March – From the Minister

I remember Sunday mornings as a child, after getting dressed up and ready for church, sitting down at the kitchen table to fill out my tithing envelope. I had a box of them that were all my own, with my name printed on the front and a space for me to fill in the date. I would carefully take money out of my piggy bank, mindful of what felt “right” to give, and seal it into the envelope, which then went into mom’s purse for safe keeping. When offertory came around in the service, I would proudly place my envelope in the basket as it passed by, knowing that I was contributing what I could to the work of the church.

I wish I could say that I stayed that financially generous as I got older, but I soon left the church, and then went through periods of economic ups and downs throughout my 20’s and 30’s. And somewhere along the way I stopped believing that my small contributions mattered. I stopped believing that they mattered to whatever organization was asking for money—and I stopped believing that being generous somehow also benefitted me in any sort of spiritually significant way. Last week, I was driving home from work and came to a stoplight in Saint Paul. Just outside my window was a man with a sign that said, “Veteran. Homeless. Anything helps. God Bless.” It was 9 degrees outside that day, though the sun was shining. At first, I averted my eyes—I didn’t have any cash on me, nothing I could give. Laying on the seat beside me was a new pair of warm winter gloves. Generosity comes in many forms. So, I rolled down my window and handed them to the man.
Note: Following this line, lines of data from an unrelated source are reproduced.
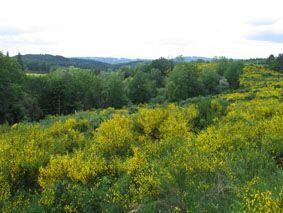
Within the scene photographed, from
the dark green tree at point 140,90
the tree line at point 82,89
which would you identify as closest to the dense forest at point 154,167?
the tree line at point 82,89

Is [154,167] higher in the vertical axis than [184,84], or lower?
higher

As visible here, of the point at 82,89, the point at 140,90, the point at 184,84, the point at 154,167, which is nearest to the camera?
the point at 154,167

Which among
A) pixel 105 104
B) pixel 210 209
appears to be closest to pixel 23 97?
pixel 105 104

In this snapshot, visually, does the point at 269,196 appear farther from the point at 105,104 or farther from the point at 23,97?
the point at 105,104

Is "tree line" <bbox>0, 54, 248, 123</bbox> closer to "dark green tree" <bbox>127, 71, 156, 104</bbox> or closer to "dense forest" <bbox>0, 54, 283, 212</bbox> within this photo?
"dark green tree" <bbox>127, 71, 156, 104</bbox>

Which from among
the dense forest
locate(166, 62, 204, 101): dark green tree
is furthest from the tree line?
the dense forest

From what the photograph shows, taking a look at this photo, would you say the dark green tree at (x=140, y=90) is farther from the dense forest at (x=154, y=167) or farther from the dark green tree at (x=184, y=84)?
the dense forest at (x=154, y=167)

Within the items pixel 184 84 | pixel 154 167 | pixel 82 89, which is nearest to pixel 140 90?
pixel 184 84

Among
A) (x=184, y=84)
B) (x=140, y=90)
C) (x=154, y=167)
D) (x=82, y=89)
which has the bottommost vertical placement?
(x=140, y=90)

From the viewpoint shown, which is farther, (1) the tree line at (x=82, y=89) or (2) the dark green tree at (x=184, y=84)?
(2) the dark green tree at (x=184, y=84)

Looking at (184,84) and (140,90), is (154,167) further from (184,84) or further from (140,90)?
(140,90)

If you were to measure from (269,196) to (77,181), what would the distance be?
383cm

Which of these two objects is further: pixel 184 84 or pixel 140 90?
pixel 140 90

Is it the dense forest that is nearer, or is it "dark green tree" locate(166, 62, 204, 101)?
the dense forest
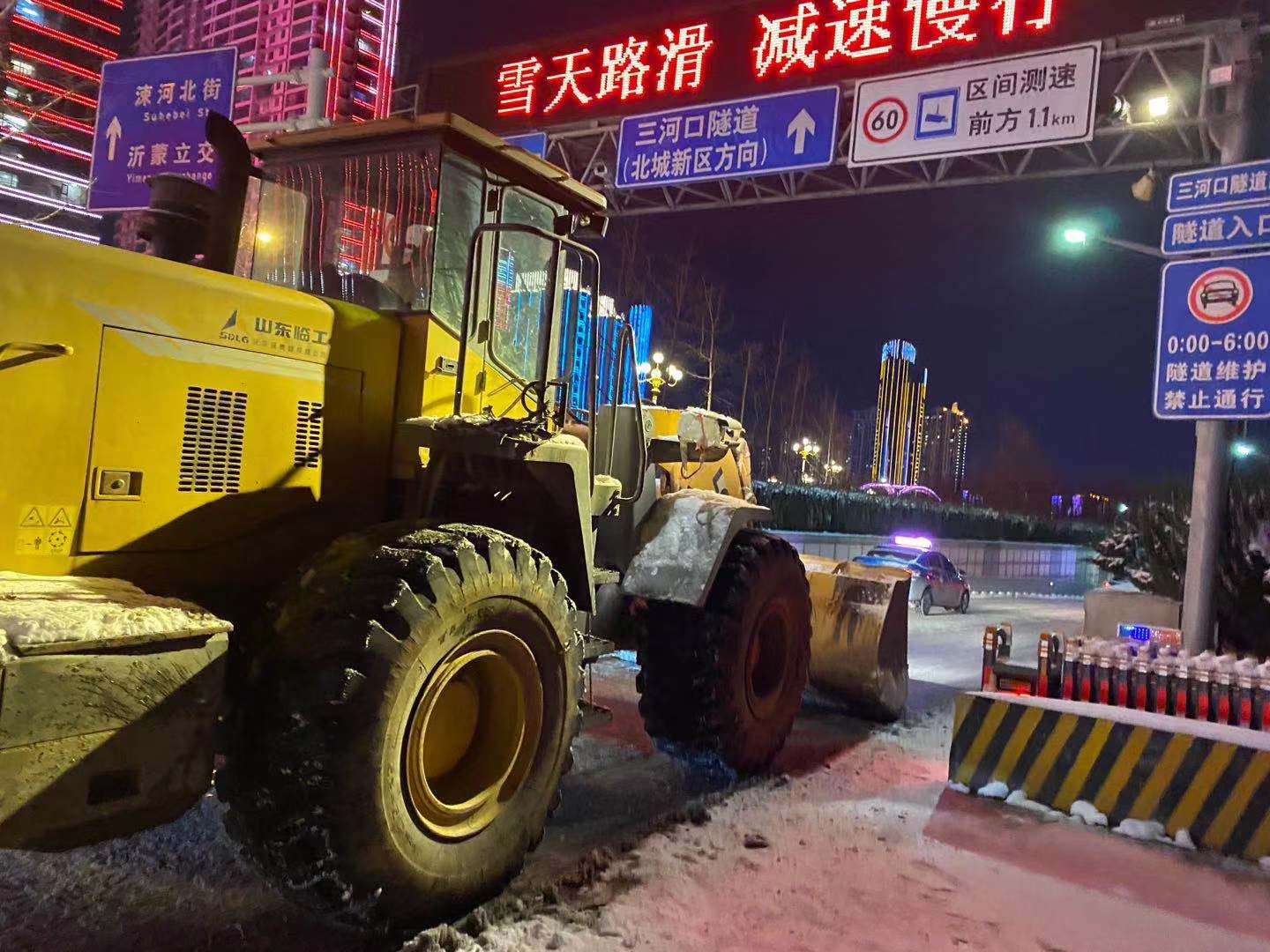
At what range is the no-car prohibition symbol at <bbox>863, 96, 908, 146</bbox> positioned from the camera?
1096 centimetres

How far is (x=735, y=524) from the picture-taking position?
5.74 metres

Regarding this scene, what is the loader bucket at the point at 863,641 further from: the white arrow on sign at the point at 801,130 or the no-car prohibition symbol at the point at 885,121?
the white arrow on sign at the point at 801,130

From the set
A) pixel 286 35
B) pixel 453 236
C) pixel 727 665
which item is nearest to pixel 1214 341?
pixel 727 665

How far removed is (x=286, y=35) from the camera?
7031 centimetres

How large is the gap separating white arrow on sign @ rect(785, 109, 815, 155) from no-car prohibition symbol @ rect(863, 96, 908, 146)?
71cm

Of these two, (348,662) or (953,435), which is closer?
(348,662)

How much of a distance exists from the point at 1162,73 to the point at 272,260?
9.82m

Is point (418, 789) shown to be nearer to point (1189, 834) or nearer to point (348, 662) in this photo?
point (348, 662)

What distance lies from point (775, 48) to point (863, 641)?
26.8ft

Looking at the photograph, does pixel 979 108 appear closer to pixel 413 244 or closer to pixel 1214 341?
pixel 1214 341

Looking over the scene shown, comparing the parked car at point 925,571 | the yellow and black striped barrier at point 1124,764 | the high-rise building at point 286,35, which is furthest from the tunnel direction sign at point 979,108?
the high-rise building at point 286,35

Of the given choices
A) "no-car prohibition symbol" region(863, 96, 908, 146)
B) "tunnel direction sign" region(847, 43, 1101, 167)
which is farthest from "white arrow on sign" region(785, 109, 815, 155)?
"no-car prohibition symbol" region(863, 96, 908, 146)

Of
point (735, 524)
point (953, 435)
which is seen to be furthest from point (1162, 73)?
point (953, 435)

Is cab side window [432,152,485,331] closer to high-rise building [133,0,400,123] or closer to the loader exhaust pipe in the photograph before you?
the loader exhaust pipe
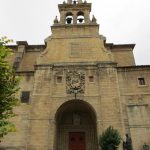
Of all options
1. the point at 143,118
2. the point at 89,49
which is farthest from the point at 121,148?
A: the point at 89,49

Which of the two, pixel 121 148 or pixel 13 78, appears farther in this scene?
pixel 121 148

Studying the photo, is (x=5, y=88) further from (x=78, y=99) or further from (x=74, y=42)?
(x=74, y=42)

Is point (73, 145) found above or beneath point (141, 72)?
beneath

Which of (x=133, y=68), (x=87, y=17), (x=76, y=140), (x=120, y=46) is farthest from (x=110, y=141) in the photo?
(x=87, y=17)

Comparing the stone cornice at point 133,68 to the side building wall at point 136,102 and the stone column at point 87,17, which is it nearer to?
the side building wall at point 136,102

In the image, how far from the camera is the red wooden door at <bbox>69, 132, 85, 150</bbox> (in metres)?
23.3

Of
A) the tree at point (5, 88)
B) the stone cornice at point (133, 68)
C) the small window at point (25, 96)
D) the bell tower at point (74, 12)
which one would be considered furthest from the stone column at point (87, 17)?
the tree at point (5, 88)

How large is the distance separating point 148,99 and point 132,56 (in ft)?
27.7

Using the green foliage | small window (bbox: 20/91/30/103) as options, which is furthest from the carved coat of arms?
the green foliage

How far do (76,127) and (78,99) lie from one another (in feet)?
9.63

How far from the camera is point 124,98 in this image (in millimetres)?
23438

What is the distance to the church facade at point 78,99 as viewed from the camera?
2177 centimetres

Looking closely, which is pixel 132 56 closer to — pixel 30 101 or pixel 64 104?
pixel 64 104

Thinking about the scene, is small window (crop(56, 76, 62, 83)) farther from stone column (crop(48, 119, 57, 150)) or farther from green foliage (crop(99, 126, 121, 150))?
green foliage (crop(99, 126, 121, 150))
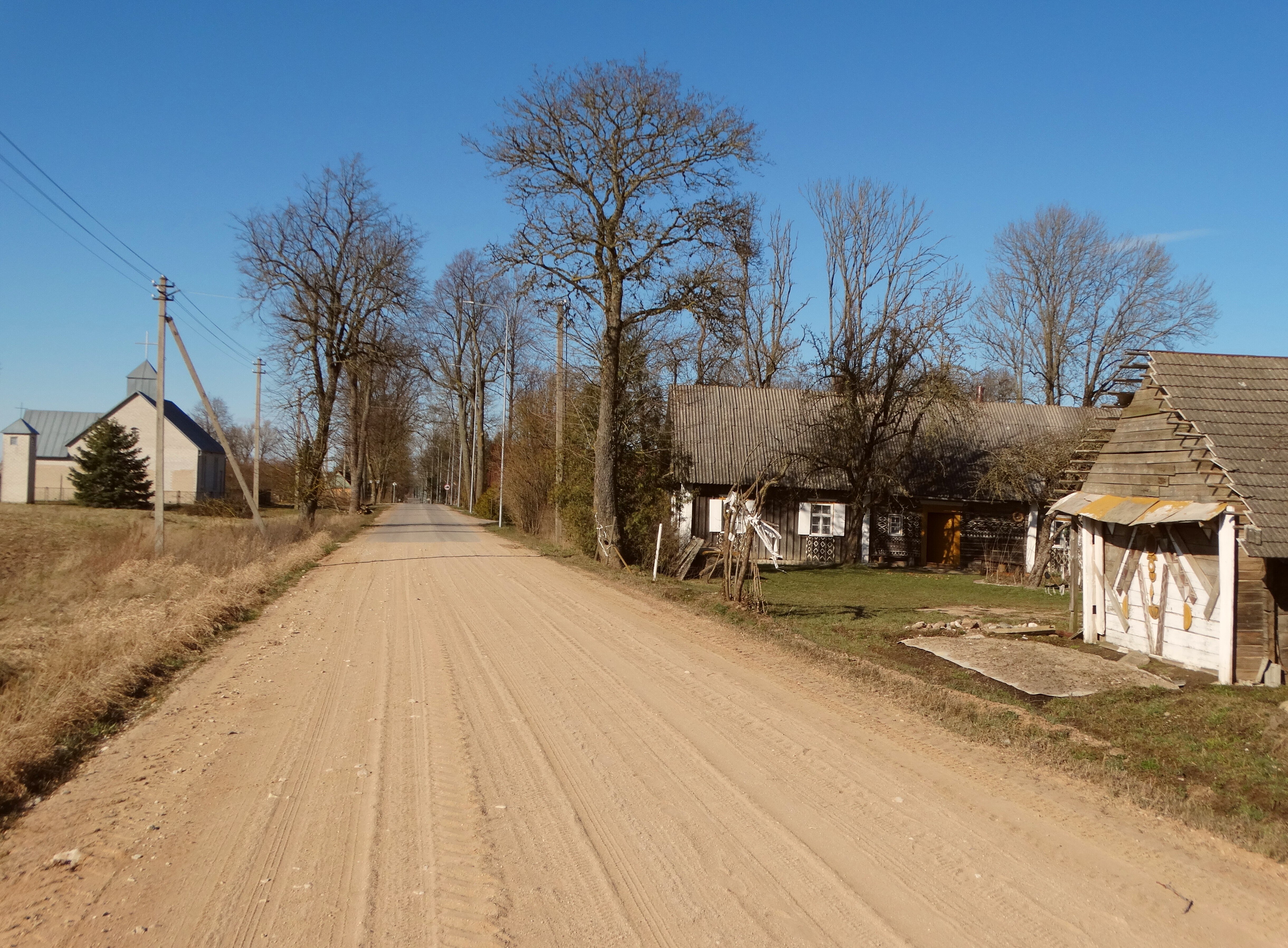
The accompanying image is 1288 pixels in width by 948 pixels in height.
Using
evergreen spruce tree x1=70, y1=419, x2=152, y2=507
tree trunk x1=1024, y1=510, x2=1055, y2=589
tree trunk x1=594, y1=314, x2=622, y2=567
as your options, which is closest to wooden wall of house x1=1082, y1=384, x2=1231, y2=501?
tree trunk x1=1024, y1=510, x2=1055, y2=589

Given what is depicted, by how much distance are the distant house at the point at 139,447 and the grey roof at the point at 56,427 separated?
0.19 ft

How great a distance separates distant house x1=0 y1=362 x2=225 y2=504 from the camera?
173ft

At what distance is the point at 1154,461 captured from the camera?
12.4m

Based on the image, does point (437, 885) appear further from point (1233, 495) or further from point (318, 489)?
point (318, 489)

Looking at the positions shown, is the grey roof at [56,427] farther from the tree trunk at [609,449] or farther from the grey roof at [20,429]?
the tree trunk at [609,449]

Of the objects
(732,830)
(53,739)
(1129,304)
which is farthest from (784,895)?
(1129,304)

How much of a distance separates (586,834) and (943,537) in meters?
28.8

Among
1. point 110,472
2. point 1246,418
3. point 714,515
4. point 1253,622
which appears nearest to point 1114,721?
point 1253,622

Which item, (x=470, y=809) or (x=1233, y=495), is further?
(x=1233, y=495)

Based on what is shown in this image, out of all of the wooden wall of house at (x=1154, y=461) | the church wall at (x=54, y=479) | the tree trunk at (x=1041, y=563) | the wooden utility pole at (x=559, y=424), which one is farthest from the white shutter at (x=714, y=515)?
the church wall at (x=54, y=479)

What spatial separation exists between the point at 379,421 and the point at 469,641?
58142mm

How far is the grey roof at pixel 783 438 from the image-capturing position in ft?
100

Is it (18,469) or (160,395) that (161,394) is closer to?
(160,395)

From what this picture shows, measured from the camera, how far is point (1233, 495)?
1065 centimetres
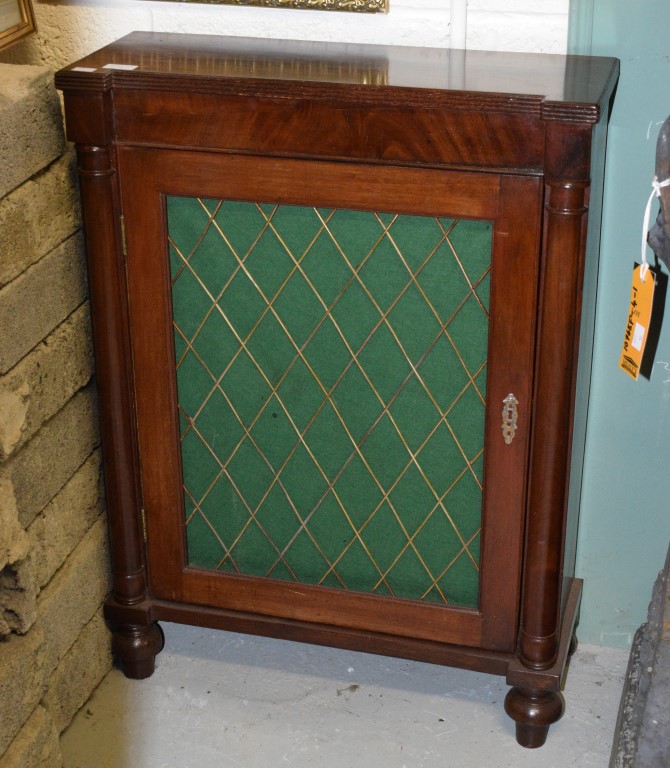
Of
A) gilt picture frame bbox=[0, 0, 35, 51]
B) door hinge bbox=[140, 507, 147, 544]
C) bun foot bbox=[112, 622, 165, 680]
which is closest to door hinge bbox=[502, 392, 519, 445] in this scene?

This is soulwork. Opening our eyes to the world around us and then figuring out how the values we hold most deeply within us inspire us to be. These values are our center, the core of us from which we reach out into the world and affect everything.

I don’t know about you, but for me it’s never easy to “give generously.” Especially when money is tight. Our society values independence, self-sufficiency, making a profit. We have legitimate concerns about socking everything away in savings for college educations, downpayments on houses, retirement funds, emergency medical expenses. What is it that offers me a different perspective? Where do I find messages of abundance and interdependence and love? Where do I go to feed my soul so that it grows stronger and brighter— strong and bright enough to center me in my belief that we are all in this together, taking care of each other, creating the world we all want to live in?

When I was a child, the answer to these questions was most certainly “church.” For many years, in my young adulthood, it wasn’t. Then I found a faith that moves me— moves my soul to grow and my body to act. The homeless veteran on the corner doesn’t care what it was that moved me to give him a pair of warm gloves, but I do. I care because I know that if I give to this church then the work of growing our souls and serving the world will continue.

Sometimes, I wish we had little pledge envelopes for us all to put our money into every Sunday—crisp and white or recycled and rainbow-colored— instead of the automated on-line unmindful recurring debit from some imaginary pile of money. Sometimes, I wish that we could think carefully about how much, and why, we wanted to be generous with our finances every week rather than just once a year, especially when money is tight.

What is it that makes up the center of you? What is the work your soul is asking you to do? And where is it that helps you discern and do these things? Maybe for you the answer isn’t “church.” Maybe it’s time to reconsider that.